Background: Prevalence of diastolic dysfunction increases significantly with aging and becomes more prevalent in middle-age to older adulthood. DNA methylation markers of aging have been identified and integrated into an epigenetic age (EA) score, which has been demonstrated to be associated with cardiovascular morbidity and mortality. Epigenetic age acceleration (EAA) is the residual value of EA methylation markers regressed on chronologic age (CA), and is thus independent of CA. Therefore, we sought to examine the association of a previously identified DNA methylation molecular signature in blood (EAA) with cardiac mechanics.
Methods: A subset of participants in the CARDIA cohort (n=1200) randomly selected (balanced on race and sex) underwent genome-wide DNA methylation profiling with the Illumina EPIC array from exam year 15 (2000-01 [age 33-45 years]) for calculation of EA and EAA. Echocardiography was completed at exam year 25 (2010-11 [age 43-55]). We used linear regression to examine the association of EA and EAA with parameters of cardiac mechanics. Models were adjusted for age, race, sex, education, study center, and Y15 cardiovascular risk factors (heart rate, body mass index, hypertension, hyperlipidemia, diabetes, and smoking).

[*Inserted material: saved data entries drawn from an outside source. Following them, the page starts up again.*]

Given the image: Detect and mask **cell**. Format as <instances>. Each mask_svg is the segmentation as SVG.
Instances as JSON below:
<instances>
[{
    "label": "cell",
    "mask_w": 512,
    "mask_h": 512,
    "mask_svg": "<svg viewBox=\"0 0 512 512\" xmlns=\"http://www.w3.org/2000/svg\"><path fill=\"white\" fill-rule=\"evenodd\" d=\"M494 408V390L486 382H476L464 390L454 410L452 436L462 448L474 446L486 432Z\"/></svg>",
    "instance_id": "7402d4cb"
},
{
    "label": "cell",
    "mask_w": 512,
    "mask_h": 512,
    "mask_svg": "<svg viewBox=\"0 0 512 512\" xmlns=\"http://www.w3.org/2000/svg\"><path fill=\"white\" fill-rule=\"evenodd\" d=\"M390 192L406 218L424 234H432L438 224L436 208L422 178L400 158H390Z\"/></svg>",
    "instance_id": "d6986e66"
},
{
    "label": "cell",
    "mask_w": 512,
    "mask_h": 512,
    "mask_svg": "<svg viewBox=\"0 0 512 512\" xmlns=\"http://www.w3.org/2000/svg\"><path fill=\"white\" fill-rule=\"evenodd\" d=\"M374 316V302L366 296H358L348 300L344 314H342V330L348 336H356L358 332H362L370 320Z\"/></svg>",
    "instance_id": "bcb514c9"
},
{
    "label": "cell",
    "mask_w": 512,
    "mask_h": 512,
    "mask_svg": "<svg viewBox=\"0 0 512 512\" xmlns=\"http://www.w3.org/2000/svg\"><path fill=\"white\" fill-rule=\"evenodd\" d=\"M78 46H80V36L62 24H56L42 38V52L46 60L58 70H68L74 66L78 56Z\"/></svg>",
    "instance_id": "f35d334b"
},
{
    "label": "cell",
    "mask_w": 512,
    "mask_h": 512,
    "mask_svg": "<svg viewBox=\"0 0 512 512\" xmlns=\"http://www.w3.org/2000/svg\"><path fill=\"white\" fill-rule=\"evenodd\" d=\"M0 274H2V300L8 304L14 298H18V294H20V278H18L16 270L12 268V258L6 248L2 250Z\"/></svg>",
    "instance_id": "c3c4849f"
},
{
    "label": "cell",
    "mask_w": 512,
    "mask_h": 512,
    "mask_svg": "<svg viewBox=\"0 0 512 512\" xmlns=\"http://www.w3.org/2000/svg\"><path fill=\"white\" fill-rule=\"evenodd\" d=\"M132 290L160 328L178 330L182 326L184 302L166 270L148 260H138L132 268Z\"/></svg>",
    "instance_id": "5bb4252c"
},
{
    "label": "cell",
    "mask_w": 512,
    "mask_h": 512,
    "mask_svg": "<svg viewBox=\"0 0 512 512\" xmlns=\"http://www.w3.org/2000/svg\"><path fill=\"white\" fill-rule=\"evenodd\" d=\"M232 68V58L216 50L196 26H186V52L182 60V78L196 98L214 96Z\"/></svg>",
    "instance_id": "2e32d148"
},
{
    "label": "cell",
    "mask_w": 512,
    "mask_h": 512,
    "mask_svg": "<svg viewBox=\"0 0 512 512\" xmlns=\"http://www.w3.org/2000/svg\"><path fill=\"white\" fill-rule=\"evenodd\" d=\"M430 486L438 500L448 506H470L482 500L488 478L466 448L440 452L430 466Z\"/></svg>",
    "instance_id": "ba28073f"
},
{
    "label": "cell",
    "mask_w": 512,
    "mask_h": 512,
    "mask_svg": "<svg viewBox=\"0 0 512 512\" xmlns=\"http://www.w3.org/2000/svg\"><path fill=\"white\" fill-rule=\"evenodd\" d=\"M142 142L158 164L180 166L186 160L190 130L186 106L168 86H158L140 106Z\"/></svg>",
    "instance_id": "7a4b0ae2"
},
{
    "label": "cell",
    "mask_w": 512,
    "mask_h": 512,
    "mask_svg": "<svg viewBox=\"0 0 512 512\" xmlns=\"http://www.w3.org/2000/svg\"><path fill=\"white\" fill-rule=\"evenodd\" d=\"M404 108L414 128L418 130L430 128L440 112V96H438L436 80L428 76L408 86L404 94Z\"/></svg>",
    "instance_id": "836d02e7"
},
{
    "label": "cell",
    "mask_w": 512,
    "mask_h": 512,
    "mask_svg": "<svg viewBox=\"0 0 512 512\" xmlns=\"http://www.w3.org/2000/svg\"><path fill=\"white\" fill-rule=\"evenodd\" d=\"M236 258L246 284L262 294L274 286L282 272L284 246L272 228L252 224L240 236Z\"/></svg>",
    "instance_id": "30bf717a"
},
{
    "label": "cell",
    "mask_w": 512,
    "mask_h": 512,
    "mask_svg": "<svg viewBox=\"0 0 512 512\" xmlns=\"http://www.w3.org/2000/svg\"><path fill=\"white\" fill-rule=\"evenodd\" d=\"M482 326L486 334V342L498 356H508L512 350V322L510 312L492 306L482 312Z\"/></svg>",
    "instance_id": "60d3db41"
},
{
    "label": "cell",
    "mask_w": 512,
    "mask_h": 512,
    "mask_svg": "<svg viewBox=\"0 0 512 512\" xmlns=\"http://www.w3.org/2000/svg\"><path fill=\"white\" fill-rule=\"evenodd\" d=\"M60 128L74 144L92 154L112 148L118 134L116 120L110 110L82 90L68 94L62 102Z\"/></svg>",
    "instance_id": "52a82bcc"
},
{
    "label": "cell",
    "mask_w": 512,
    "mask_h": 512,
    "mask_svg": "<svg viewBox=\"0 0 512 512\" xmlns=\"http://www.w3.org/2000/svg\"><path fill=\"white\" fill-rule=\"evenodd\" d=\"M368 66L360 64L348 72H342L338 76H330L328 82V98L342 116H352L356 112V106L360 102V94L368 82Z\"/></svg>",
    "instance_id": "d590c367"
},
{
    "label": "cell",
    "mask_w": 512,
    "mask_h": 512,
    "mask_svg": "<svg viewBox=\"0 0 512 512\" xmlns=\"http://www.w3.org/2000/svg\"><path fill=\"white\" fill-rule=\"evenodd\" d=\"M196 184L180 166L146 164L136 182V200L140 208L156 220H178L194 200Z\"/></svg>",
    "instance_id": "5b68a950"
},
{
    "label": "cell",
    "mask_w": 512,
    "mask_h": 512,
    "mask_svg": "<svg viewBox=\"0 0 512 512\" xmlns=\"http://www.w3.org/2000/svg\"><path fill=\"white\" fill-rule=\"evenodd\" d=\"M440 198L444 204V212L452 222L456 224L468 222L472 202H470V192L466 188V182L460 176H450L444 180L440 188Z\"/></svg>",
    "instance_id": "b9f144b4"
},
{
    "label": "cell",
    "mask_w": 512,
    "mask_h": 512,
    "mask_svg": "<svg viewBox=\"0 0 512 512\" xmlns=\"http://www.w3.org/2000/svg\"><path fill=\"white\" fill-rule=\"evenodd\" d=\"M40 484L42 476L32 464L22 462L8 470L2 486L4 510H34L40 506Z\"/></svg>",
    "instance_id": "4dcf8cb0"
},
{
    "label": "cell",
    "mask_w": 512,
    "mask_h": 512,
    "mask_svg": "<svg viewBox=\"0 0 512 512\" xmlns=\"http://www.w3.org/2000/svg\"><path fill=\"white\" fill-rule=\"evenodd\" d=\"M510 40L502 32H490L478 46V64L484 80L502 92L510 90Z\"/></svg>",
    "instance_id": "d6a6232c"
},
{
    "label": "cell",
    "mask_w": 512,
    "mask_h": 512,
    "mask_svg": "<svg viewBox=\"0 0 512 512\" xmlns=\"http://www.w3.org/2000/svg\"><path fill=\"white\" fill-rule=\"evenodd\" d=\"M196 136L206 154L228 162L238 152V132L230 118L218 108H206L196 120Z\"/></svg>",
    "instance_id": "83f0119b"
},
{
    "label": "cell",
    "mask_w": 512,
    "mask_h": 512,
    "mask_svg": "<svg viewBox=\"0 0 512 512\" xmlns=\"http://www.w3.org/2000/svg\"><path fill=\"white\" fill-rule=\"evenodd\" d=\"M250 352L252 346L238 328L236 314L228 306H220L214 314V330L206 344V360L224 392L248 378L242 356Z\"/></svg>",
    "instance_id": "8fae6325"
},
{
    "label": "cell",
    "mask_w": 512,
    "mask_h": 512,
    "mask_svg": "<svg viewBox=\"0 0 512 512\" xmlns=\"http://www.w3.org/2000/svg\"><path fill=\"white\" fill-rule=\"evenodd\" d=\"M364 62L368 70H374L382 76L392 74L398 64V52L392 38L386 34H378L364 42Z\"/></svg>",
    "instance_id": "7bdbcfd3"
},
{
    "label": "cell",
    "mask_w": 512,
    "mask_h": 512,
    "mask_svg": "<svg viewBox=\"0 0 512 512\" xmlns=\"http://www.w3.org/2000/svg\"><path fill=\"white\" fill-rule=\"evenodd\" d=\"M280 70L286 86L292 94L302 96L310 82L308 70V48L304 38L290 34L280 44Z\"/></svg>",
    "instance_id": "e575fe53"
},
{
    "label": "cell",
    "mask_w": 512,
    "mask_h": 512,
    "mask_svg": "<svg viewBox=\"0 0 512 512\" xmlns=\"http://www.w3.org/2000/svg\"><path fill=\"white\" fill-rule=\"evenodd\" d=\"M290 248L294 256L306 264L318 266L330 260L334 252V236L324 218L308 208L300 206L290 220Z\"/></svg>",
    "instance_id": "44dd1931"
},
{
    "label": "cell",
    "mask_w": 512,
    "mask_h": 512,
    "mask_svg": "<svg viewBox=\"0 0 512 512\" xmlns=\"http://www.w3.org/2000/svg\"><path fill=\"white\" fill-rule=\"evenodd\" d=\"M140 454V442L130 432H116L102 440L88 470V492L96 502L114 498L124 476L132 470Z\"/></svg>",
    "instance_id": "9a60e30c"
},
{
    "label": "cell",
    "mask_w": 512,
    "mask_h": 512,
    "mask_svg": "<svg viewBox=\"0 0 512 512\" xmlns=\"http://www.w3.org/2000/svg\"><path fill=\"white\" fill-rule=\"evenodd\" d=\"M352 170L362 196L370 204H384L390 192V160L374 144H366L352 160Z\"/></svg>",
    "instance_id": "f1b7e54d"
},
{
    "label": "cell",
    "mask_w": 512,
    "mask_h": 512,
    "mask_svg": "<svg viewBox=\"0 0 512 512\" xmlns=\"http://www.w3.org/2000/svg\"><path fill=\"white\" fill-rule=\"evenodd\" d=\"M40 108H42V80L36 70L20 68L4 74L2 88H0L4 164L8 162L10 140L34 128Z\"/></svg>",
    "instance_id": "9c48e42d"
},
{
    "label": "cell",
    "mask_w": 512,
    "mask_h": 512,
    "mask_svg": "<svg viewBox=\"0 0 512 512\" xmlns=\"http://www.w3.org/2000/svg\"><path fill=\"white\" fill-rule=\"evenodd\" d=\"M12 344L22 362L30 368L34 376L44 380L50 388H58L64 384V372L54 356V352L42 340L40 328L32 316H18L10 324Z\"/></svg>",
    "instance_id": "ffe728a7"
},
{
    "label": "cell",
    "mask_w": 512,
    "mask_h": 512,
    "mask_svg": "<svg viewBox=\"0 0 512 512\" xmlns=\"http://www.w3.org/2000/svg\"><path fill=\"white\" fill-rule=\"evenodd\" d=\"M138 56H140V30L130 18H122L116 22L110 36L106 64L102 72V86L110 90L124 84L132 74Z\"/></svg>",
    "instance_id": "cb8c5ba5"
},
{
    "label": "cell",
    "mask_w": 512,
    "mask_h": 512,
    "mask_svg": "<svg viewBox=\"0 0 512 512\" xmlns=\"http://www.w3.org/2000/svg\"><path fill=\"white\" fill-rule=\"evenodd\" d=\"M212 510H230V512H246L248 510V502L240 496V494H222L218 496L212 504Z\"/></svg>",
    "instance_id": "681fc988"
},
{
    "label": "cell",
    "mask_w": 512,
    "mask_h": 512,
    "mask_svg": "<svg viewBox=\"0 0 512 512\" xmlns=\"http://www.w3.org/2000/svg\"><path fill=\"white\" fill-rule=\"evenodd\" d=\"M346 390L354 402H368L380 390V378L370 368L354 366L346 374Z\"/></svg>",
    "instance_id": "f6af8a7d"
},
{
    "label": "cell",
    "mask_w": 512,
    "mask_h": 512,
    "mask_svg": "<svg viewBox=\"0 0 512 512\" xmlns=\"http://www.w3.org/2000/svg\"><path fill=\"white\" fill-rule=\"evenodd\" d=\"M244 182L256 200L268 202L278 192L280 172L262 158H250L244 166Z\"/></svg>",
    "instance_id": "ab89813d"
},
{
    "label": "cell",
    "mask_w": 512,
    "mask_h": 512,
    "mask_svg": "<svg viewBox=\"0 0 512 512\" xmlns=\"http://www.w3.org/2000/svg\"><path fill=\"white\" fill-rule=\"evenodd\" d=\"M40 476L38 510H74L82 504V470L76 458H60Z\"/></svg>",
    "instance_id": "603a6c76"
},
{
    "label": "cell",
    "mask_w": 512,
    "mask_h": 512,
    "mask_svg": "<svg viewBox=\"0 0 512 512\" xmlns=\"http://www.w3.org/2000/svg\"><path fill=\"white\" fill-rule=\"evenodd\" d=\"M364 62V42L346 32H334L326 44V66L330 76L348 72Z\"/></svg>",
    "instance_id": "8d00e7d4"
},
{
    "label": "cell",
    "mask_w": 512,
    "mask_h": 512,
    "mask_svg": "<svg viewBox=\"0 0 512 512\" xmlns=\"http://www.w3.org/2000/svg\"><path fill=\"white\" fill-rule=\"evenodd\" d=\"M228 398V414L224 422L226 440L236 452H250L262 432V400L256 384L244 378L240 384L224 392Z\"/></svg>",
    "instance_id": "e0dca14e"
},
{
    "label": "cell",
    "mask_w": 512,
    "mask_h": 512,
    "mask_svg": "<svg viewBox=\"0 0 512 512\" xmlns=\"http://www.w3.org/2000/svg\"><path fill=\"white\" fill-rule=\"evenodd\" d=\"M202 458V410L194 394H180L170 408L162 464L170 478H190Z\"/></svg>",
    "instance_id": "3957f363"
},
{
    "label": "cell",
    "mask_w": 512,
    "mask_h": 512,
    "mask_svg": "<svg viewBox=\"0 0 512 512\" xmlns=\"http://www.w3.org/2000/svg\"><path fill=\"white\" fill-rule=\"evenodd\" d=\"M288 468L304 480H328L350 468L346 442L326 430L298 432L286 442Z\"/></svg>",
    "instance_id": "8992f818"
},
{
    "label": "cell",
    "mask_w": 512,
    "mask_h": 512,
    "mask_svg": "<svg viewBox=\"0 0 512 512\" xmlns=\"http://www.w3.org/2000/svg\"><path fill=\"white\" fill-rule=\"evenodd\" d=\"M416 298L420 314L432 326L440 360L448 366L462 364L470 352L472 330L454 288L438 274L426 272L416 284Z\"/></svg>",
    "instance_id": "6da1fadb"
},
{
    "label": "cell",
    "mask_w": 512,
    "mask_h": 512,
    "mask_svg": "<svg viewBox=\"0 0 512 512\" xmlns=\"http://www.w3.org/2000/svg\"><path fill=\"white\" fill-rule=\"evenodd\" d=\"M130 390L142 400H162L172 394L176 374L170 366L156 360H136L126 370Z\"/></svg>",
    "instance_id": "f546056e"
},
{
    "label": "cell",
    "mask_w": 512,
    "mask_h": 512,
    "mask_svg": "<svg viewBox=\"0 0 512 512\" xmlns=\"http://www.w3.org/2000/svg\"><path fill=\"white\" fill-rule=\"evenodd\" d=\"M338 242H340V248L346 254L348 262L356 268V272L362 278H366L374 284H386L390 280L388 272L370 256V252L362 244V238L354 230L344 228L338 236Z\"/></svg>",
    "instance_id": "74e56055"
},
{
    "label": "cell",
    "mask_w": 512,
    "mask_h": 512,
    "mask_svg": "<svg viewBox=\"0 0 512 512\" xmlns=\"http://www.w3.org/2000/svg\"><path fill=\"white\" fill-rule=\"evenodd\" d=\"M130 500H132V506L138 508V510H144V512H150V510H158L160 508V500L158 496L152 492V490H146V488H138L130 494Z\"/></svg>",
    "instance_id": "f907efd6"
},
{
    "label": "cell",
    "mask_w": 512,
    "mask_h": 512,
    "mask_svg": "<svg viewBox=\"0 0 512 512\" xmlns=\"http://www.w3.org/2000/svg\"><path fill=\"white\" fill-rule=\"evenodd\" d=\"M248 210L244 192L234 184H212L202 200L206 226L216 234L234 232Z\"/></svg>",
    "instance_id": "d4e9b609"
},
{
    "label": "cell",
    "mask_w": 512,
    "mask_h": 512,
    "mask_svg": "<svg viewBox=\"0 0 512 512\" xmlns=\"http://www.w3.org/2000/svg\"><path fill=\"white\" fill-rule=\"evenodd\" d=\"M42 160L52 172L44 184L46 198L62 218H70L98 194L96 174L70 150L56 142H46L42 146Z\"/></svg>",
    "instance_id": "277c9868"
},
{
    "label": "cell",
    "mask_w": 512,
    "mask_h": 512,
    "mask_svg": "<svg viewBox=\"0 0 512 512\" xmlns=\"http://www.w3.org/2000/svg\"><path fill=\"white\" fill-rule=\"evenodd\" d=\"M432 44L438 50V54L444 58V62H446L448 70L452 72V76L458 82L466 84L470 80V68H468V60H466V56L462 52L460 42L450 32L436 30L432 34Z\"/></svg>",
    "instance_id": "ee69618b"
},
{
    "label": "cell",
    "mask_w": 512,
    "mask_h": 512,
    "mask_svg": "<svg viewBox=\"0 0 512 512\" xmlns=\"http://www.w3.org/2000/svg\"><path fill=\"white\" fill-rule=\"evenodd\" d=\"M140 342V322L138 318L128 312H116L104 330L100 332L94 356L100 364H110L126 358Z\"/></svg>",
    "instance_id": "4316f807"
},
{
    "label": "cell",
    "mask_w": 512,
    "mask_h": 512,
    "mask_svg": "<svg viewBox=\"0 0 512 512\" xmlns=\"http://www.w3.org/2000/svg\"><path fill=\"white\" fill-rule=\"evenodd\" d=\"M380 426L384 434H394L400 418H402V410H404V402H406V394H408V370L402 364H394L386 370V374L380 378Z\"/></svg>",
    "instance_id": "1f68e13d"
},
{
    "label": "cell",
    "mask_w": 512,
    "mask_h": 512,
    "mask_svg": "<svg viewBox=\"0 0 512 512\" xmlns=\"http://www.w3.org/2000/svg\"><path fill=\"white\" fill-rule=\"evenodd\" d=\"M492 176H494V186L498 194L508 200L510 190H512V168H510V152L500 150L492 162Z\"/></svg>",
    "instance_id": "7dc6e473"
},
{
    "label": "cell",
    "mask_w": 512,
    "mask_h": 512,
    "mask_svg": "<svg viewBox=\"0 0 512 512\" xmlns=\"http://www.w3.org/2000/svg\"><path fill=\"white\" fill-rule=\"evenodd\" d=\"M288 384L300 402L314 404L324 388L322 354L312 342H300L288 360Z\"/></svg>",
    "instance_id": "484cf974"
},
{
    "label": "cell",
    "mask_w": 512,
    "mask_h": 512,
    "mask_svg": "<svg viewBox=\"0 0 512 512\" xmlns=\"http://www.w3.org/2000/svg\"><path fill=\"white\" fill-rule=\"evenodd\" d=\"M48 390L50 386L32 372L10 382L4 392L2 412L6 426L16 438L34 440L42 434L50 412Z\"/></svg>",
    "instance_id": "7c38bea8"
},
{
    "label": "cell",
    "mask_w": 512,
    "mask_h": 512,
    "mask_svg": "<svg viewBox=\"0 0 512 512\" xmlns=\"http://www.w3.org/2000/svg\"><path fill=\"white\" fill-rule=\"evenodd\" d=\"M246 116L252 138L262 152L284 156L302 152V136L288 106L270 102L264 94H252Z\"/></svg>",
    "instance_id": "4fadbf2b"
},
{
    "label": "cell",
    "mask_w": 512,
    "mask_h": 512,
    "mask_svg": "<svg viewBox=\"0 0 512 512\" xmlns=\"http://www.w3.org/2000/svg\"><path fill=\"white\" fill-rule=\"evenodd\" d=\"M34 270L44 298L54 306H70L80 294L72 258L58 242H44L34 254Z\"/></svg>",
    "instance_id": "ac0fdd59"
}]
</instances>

Results: Mean age of participant was 45.4±3.5 years, 52% female, and 41% black. DNA methylation markers of aging (EA and EAA) were associated with tissue Doppler measures of diastolic function, but not with parameters of left ventricular structure and systolic function (Table).
Conclusions: EA and EAA are associated with changes in cardiac structure and function. Abnormalities in cardiac structure and function are an important intermediate phenotype prior to the development of symptomatic heart failure, and additional longitudinal research should examine DNA methylation markers as potential mediator of or novel biomarker for incident heart failure in young to middle-age adults.